Coconut Unlimited
1. Don’t Believe the Hype
It all started when Nishant’s dad bought a turntable so he could play his old Bollywood records, sit in an armchair in the evenings and reminisce about Mombasa, its sultry evenings and the smell of avocadoes and mangoes. He hadn’t played these records since leaving Kenya and the warm crackle of the vinyl reminded him of simpler times.
Once that turntable entered their house, I became obsessed with its potential. It was like this: Nishant’s house equalled turntables, turntables equalled vinyl, and vinyl meant rare Pete Rock remixes, Large Professor 12-inch singles, and instrumentals by Cypress Hill and Gang Starr that I could rap over. The social capital in owning those B-sides and remixes that they didn’t even play on the radio was well worth it. We could make tapes and sell them and make money-money. We could record our own vocals over our favourite beats and put out our own mix tapes. We could perform all the classics with our own personalised touch.
Only on a hip hop 12-inch could you buy a banging tune with the album version to play loudly when parents were out; the radio edit to play at a respectable volume when parents were in; occasional essential remixes; and finally the gold dust – the instrumental, which you could blast out, get a pencil to use as a microphone and rap away.
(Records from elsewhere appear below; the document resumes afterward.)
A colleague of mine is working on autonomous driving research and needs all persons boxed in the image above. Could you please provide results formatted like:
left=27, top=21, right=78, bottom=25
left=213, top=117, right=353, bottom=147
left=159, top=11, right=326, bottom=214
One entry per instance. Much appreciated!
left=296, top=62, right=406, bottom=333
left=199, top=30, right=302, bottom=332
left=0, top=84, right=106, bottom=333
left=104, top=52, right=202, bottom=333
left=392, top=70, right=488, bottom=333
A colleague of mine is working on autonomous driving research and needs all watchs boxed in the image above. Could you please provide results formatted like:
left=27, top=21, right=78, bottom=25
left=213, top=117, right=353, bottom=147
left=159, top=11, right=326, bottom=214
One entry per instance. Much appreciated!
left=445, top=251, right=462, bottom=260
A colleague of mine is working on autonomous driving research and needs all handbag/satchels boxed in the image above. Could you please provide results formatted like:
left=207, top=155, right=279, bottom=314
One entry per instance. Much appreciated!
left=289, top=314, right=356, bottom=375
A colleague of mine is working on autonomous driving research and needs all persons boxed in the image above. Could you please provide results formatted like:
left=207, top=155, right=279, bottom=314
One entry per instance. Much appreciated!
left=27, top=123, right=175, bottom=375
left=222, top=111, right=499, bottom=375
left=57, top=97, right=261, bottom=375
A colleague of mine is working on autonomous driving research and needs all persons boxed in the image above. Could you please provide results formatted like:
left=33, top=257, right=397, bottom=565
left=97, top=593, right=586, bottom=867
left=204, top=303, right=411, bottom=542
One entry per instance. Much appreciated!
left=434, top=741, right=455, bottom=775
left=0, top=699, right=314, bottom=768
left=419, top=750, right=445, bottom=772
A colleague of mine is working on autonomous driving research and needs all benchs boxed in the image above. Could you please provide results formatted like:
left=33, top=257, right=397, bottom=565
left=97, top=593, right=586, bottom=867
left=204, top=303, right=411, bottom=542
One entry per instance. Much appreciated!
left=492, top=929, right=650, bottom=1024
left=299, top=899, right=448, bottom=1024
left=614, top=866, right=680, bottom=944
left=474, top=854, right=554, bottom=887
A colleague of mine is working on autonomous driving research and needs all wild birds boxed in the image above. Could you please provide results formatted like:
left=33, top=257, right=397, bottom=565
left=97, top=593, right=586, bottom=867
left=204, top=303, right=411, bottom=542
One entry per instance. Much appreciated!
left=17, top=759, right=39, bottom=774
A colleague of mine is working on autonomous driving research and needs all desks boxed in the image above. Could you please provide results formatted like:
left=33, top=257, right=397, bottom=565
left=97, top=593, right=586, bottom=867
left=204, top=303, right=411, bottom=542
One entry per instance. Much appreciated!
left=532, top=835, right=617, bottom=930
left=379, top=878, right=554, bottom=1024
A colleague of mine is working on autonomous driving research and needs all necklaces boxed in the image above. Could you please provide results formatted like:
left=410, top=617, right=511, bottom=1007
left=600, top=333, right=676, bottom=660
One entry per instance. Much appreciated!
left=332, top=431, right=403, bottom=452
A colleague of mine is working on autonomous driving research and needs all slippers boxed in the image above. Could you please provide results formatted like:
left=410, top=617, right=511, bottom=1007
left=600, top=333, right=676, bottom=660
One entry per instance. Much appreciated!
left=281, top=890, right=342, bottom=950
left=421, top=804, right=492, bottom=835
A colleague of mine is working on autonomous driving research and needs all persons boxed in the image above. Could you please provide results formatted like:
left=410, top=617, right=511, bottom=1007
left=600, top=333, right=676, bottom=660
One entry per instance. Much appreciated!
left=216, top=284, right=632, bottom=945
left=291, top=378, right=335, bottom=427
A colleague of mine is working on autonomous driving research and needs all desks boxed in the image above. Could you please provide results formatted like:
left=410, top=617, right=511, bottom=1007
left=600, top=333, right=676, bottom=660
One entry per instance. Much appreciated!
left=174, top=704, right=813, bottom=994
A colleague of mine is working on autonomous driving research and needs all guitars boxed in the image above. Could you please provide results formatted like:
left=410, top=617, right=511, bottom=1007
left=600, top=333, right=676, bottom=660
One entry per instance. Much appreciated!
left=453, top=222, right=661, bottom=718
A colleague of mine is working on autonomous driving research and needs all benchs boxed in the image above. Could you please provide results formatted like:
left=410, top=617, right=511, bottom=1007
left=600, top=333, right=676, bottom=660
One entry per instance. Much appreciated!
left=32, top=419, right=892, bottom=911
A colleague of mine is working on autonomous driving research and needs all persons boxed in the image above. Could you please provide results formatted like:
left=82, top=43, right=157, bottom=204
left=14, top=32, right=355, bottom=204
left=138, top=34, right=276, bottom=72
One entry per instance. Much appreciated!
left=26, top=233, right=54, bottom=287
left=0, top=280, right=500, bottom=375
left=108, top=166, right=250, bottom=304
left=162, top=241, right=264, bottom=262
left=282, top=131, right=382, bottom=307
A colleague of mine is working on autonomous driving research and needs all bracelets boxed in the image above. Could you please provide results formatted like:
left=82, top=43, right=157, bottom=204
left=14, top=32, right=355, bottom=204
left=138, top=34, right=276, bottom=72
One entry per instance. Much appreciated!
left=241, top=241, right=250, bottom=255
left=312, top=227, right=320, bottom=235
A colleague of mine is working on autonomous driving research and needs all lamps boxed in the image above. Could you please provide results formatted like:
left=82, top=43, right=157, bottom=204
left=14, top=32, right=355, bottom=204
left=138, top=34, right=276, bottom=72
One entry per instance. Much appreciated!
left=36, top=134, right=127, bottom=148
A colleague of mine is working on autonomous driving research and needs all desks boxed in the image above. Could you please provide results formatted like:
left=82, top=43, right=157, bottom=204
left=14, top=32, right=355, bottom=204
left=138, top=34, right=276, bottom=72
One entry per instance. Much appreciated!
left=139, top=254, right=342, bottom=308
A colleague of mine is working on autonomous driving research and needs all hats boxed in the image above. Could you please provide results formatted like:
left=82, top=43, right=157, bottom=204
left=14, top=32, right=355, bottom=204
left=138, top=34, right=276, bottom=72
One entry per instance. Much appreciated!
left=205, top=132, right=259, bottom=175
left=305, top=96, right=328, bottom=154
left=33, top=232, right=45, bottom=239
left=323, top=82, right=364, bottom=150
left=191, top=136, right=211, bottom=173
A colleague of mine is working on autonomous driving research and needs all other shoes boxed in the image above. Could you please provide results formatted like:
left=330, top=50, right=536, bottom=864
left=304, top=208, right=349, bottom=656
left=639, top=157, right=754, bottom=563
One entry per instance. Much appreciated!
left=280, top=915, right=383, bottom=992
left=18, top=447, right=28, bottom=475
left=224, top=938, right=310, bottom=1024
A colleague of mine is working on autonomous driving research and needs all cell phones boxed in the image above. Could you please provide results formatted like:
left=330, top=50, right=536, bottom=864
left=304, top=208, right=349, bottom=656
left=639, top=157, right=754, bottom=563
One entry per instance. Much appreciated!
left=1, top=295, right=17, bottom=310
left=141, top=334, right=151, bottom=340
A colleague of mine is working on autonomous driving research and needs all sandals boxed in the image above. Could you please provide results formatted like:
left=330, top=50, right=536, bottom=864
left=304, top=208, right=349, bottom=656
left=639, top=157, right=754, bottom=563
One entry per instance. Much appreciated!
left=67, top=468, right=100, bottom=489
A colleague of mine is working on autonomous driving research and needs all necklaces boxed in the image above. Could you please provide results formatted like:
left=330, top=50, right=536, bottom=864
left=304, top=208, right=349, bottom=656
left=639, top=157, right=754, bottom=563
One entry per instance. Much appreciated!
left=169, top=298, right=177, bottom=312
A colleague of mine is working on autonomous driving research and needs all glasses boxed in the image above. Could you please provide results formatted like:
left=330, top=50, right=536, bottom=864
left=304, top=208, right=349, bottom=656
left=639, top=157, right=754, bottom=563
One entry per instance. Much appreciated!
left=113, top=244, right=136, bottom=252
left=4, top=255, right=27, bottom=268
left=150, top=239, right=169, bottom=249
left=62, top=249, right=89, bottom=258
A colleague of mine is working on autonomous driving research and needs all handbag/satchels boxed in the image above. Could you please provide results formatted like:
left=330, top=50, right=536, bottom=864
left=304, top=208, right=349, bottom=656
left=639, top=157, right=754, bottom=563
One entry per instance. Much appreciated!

As I saw it, we were going to be the first teenage rap sensations from Harrow that the world had ever seen. We would leave the trappings of our suburban safety zone behind. Reach for the stars. Climb every mountain. London, we were coming for you first – search and destroy; then eventually, we’d head over to the South Bronx and impress the originators like Tupac and Biggie, and Grandmaster Flash and everyone. Hip hop was in our blood, blud.
Being the only three brown kids in a white private school in a white area, we were thought to be stereotypical Asians by our school peers. Meanwhile, our Asian peers thought we wanted to be white. The only way to keep it rugged and real, to do something for ourselves, was to set up a hip-hop band. There was no other option.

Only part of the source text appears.